_TRAVAIL À FAIRE_.
**1.** Résumez en deux phrases l'extrait sur l'arrêt Pelletier.
**2.** Recopiez fidèlement le passage de l'extrait sur l'arrêt Pelletier, en commençant par « L’article 75 de » et en poursuivant jusqu'à « sans procédure spécifique. ».

_EXTRAIT DU TEXTE_.
---------------

Analyse du Conseil d’Etat
L’arrêt Pelletier est à l’origine de la distinction entre faute personnelle et faute de service et fonde ainsi le partage de responsabilité entre l’administration et ses agents, en cas de faute causant des dommages à des tiers.
L’article 75 de la Constitution de l’an VIII, en vertu duquel un particulier ne pouvait poursuivre un fonctionnaire pour un fait relatif à ses fonctions qu’avec l’autorisation du Conseil d’État, d’ailleurs accordée très exceptionnellement, était resté en vigueur avec force de loi jusqu’à son abrogation par le décret législatif du 19 septembre 1870. Ce décret, pris par le gouvernement de la Défense nationale, mettait ainsi fin à la « garantie des fonctionnaires ». Les agents publics étaient désormais soumis au droit commun et les éventuelles poursuites dirigées contre eux jugées par les tribunaux judiciaires sans procédure spécifique.

---------------

_DONNÉES ENREGISTRÉES_.
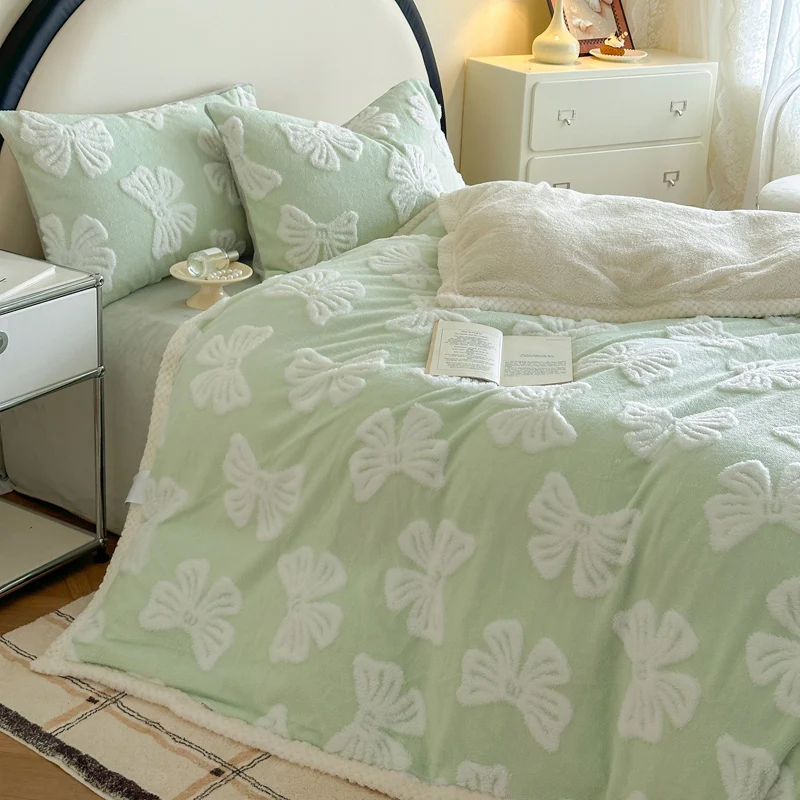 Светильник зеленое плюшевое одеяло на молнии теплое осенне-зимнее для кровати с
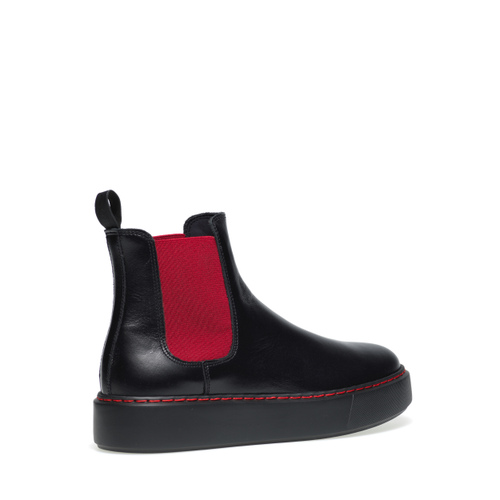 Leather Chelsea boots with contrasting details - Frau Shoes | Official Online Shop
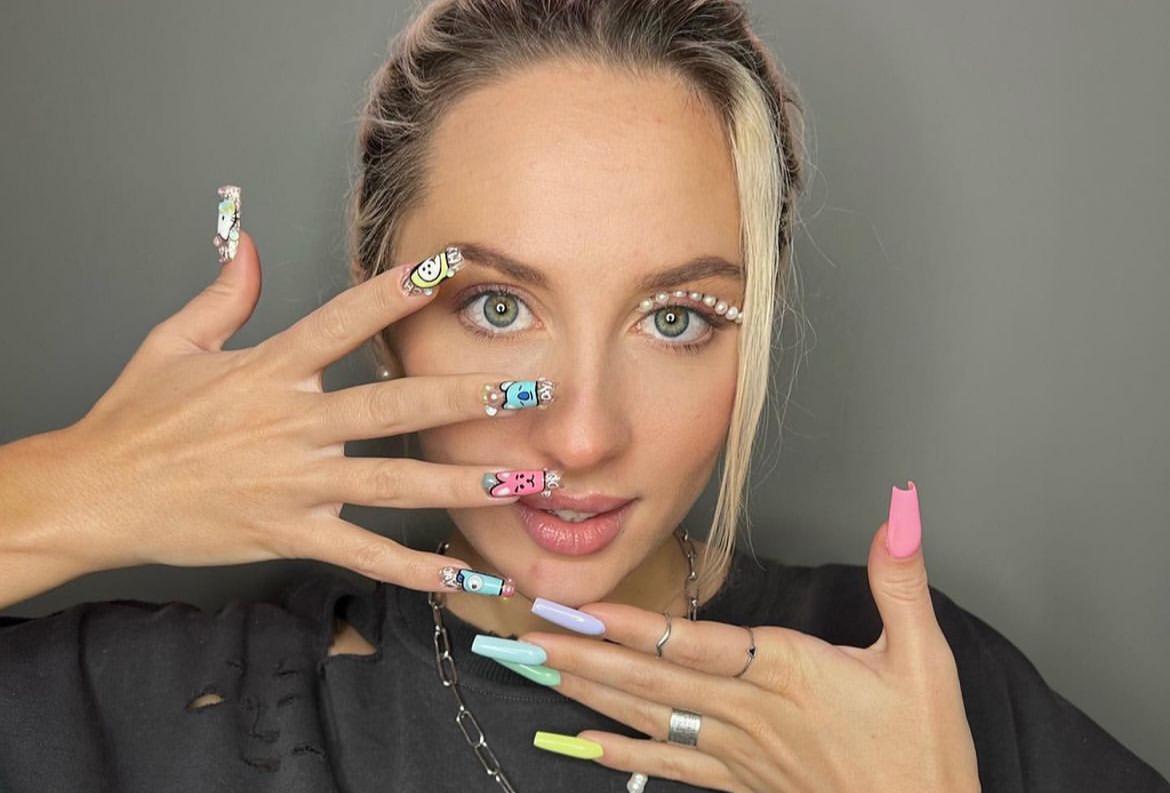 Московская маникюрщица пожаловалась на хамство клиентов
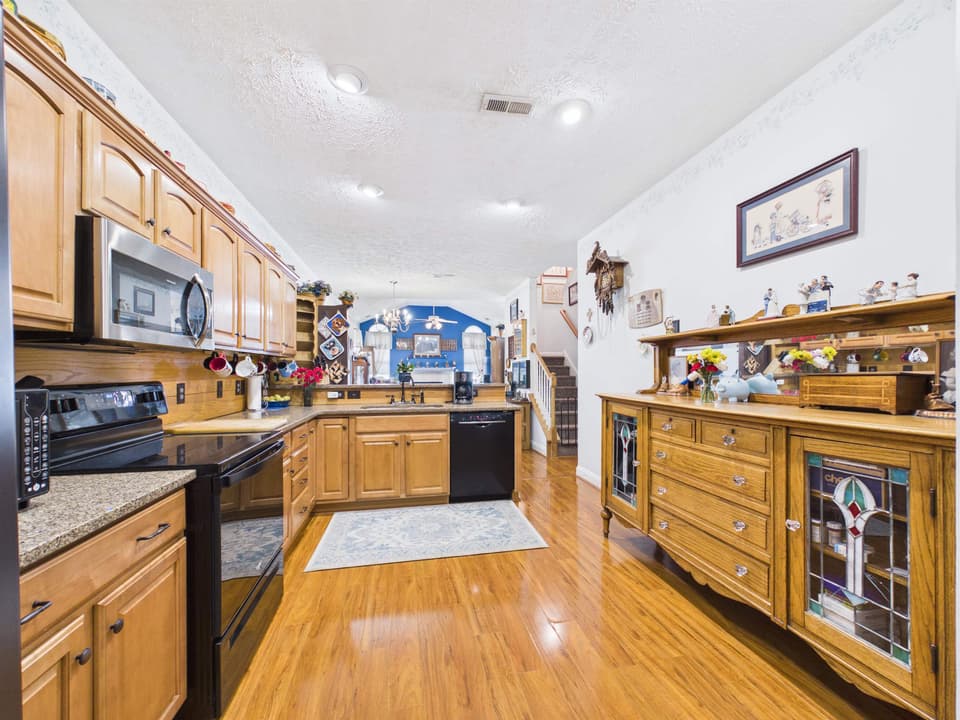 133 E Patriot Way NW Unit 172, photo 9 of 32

---------------

_RÉPONSES DE L'EXERCICE_.
**1.** L'arrêt Pelletier a posé la distinction entre faute personnelle et faute de service, fondant ainsi le partage de responsabilité entre l'administration et ses agents lorsqu'une faute cause des dommages à des tiers. L'article 75 de la Constitution de l'an VIII subordonnait toute poursuite contre un fonctionnaire à l'autorisation du Conseil d'État, mais son abrogation par le décret législatif du 19 septembre 1870 a soumis les agents publics au droit commun et aux tribunaux judiciaires.

**2.**
L’article 75 de la Constitution de l’an VIII, en vertu duquel un particulier ne pouvait poursuivre un fonctionnaire pour un fait relatif à ses fonctions qu’avec l’autorisation du Conseil d’État, d’ailleurs accordée très exceptionnellement, était resté en vigueur avec force de loi jusqu’à son abrogation par le décret législatif du 19 septembre 1870. Ce décret, pris par le gouvernement de la Défense nationale, mettait ainsi fin à la « garantie des fonctionnaires ». Les agents publics étaient désormais soumis au droit commun et les éventuelles poursuites dirigées contre eux jugées par les tribunaux judiciaires sans procédure spécifique.